Abidjan évacue le quartier Zimbabwe : une opération urbaine controversée
En Côte d’Ivoire, la capitale économique Abidjan a lancé une vaste opération de déguerpissement dans le quartier Zimbabwe, situé à Vridi-3. Cette intervention, menée le mardi 2 juin, a concerné une superficie de 28 hectares abritant une communauté de pêcheurs depuis plusieurs générations. À proximité immédiate du port autonome d’Abidjan, cette zone a vu des milliers de résidents évacués en quelques heures seulement, une opération jugée expéditive par plusieurs observateurs.

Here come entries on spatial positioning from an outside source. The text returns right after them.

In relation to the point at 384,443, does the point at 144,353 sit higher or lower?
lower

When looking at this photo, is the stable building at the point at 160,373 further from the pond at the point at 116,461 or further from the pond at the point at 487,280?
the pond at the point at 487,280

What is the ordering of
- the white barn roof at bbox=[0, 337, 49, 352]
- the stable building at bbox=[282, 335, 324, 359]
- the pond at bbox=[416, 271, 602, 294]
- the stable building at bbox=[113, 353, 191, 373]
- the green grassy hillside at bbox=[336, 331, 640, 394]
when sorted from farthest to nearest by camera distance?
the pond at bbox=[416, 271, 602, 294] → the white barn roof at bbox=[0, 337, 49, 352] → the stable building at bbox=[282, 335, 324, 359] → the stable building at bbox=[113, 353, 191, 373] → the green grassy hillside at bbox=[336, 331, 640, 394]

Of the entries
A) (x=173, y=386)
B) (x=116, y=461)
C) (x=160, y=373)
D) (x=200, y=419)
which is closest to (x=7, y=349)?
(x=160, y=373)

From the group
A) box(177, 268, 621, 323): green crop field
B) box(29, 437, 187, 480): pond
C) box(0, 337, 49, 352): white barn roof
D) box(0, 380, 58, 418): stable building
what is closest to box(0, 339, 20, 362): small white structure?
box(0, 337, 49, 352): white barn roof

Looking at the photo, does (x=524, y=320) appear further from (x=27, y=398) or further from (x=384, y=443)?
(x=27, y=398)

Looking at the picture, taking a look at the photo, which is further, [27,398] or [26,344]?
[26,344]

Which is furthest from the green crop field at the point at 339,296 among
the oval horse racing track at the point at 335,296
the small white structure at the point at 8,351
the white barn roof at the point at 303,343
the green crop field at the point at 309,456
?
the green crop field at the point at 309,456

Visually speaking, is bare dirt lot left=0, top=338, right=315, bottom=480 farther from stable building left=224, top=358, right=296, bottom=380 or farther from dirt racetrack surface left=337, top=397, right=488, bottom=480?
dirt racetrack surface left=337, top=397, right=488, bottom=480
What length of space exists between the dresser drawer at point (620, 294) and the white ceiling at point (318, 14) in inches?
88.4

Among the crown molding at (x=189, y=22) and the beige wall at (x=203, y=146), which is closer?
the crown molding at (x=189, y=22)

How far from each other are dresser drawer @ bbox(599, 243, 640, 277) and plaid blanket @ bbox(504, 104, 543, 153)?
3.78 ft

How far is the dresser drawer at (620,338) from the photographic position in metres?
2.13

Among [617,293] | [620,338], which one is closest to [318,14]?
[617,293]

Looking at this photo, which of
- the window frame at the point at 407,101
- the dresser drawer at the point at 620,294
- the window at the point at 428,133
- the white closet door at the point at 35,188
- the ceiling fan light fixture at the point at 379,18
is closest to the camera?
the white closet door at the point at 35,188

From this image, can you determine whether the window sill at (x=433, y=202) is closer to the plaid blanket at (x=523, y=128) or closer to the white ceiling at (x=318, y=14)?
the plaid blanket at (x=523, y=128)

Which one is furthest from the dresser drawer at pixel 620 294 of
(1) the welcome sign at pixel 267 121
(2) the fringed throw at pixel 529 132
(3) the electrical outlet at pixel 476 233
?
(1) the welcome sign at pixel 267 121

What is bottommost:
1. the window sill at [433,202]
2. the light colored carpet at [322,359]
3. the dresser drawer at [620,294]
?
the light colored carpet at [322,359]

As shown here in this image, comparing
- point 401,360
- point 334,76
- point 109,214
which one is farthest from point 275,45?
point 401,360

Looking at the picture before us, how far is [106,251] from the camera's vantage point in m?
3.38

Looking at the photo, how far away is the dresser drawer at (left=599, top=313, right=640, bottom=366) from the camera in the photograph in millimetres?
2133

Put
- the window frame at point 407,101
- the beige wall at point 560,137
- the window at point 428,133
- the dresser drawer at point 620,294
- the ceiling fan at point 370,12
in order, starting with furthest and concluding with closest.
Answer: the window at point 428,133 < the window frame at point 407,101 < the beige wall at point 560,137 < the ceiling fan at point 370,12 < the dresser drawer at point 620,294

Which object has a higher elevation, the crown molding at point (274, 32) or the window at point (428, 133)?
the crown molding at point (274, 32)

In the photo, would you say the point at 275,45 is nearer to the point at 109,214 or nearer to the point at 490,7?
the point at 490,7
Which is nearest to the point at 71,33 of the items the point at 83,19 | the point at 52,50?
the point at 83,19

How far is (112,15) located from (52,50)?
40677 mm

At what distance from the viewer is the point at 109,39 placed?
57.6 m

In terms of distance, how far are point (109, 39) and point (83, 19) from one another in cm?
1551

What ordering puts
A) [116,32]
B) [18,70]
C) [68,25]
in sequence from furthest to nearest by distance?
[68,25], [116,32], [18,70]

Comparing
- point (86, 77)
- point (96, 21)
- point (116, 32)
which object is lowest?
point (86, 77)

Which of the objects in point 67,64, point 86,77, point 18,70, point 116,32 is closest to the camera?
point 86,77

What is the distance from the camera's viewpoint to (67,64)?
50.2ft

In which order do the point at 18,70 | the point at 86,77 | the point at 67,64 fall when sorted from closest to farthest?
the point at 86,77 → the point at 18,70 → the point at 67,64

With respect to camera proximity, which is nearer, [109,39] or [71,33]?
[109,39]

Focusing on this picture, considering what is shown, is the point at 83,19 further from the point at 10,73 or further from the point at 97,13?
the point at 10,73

Quelques jours plus tôt, trois autres quartiers précaires de Cocody, une commune huppée du nord de la ville, avaient subi le même sort. Le district autonome d’Abidjan justifie ces actions par la volonté de rétablir l’ordre urbain et de reprendre le contrôle d’espaces jugés occupés irrégulièrement. Le quartier Zimbabwe, en particulier, était ciblé en raison de sa proximité avec les infrastructures portuaires et logistiques essentielles pour la métropole.
Un écosystème économique menacé par les déguerpissements
Cette opération ne se limite pas à la destruction de logements. Le quartier Zimbabwe incarne depuis des décennies un pilier de l’activité économique informelle de la ville. La pêche artisanale qui s’y pratique alimente une partie importante des marchés abidjanais. Pourtant, les habitants dénoncent l’absence de préavis suffisant et de solutions de relogement adaptées avant l’intervention des bulldozers. Pour eux, cette démolition brutale signifie la disparition d’un mode de vie et d’une source de revenus.
La pression foncière autour du port, un enjeu majeur
La localisation stratégique du quartier Zimbabwe n’est pas un hasard. Le port autonome d’Abidjan, principal point d’entrée des échanges commerciaux du pays, subit une pression foncière croissante. Son extension et le développement de projets logistiques et industriels alentours transforment le littoral de Vridi en zone convoitée pour des aménagements liés au commerce, aux hydrocarbures et au tourisme. Dans ce contexte, les occupations dites précaires sont perçues comme des freins à la valorisation économique de ces espaces.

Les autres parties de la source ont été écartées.